■ Instructions to follow ■
Condense the paragraph of the network meeting overview that begins "IEAGHG’s combined Modelling and Risk Management Network" into a bulleted list that keeps its main facts.

■ Source excerpt ■
◇ ◇ ◇ ◇ ◇

Publication Overview
IEAGHG’s combined Modelling and Risk Management Network, hosted by the EERC, took place in Grand Forks, North Dakota between 18th and 22nd June 2018. These meetings bring together leading experts from research and industry to discuss the latest work and developments, with over 30 speakers and 71 attendees representing 8 countries. The theme for the meeting was ‘How advances in modelling and risk management improve pressure management, capacity estimation, leakage detection and the prediction of induced seismicity’. Sessions included project updates, the application of oil and gas production experience, modelling capacity, unconventional reservoir risk assessments and active pressure management. The third day focused on conformance and regulation with a keynote presentation by Lynn Helms from the North Dakota Industrial Commission on Class VI well regulations.

◇ ◇ ◇ ◇ ◇

(Items from a data source)
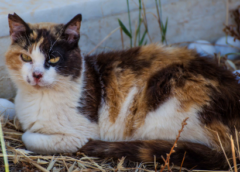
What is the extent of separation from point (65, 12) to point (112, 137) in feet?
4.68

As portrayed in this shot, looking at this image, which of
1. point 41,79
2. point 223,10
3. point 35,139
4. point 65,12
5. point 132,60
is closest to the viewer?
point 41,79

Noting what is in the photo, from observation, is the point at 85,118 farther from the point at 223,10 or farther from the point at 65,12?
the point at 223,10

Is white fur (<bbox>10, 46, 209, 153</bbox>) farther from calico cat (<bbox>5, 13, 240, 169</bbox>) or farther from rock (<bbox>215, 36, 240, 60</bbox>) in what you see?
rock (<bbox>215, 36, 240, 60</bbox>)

◇ ◇ ◇ ◇ ◇

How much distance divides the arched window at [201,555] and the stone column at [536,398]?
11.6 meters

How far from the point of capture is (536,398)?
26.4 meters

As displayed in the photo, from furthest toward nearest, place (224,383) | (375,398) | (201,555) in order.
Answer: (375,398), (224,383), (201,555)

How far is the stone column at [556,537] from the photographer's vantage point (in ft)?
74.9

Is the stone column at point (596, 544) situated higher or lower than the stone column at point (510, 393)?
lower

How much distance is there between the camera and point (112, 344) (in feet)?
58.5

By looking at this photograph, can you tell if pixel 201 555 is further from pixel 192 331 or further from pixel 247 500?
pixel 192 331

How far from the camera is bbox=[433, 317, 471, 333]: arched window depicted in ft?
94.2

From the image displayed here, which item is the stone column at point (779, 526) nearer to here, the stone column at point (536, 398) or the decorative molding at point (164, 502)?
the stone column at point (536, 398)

◇ ◇ ◇ ◇ ◇

■ Full answer ■
- Event: IEAGHG's combined Modelling and Risk Management Network, hosted by the EERC
- Place and dates: Grand Forks, North Dakota, 18–22 June 2018
- Participation: over 30 speakers and 71 attendees from 8 countries, drawn from research and industry
- Theme: how advances in modelling and risk management improve pressure management, capacity estimation, leakage detection and the prediction of induced seismicity
- Sessions: project updates, applying oil and gas production experience, modelling capacity, unconventional reservoir risk assessments, and active pressure management
- Day three: conformance and regulation, with a keynote by Lynn Helms of the North Dakota Industrial Commission on Class VI well regulations